Contents

# Determine Market Segmentation Using the Naive Bayes Method

My college instructed me that I needed to write an article about naive Bayes while learning.

Posted by Jagad on July 17, 2021
-- views

## Introduction

Data mining is currently popular among informatics students. In fact, there are courses that specifically address data mining concerns.
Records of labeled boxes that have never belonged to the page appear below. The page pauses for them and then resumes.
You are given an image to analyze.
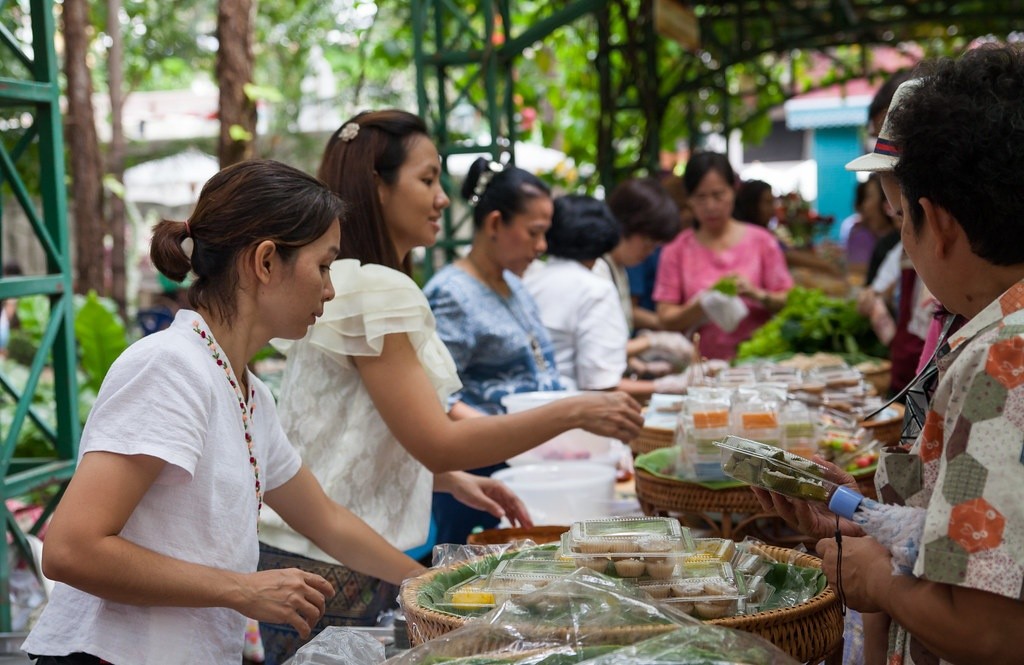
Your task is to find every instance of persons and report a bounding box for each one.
[257,110,646,665]
[752,44,1024,665]
[422,158,566,546]
[18,162,428,664]
[520,150,843,406]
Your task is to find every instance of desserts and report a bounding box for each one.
[571,536,735,622]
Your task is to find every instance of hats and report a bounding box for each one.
[846,79,932,172]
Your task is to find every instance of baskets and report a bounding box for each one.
[398,526,840,665]
[630,358,906,517]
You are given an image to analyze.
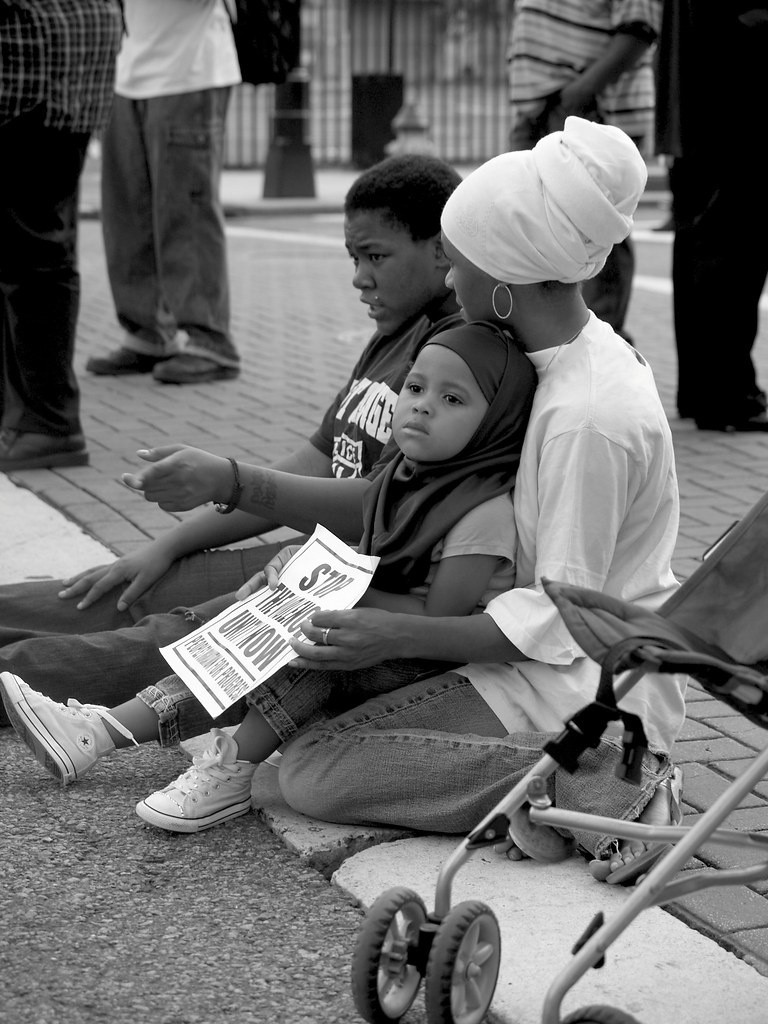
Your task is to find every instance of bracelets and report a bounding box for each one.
[213,457,242,515]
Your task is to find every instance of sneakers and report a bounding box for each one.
[136,727,259,833]
[1,671,139,788]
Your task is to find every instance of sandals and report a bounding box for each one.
[507,810,573,861]
[606,767,684,884]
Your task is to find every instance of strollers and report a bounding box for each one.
[350,491,767,1024]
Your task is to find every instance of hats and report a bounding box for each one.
[440,113,648,286]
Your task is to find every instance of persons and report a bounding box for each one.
[652,0,768,434]
[0,320,537,831]
[85,0,241,383]
[493,0,661,347]
[0,0,125,473]
[235,115,685,883]
[0,152,464,728]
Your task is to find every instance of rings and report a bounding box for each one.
[321,628,331,645]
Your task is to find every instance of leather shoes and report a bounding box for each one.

Naive Bayes is the most widely used method in data mining courses.

Naive Bayes is a classification based on probability and statistical methods created by British scientist Thomas Bayes that forecasts future opportunities based on past experience.

## Import Library

``````import pandas as pd
import numpy as np
``````

The code above is used to activate the pandas and numpy libraries, which will be used in the analysis phase. The Pandas library itself is used for processing data related to data frames, while the Numpy library is used for easy and fast array manipulation.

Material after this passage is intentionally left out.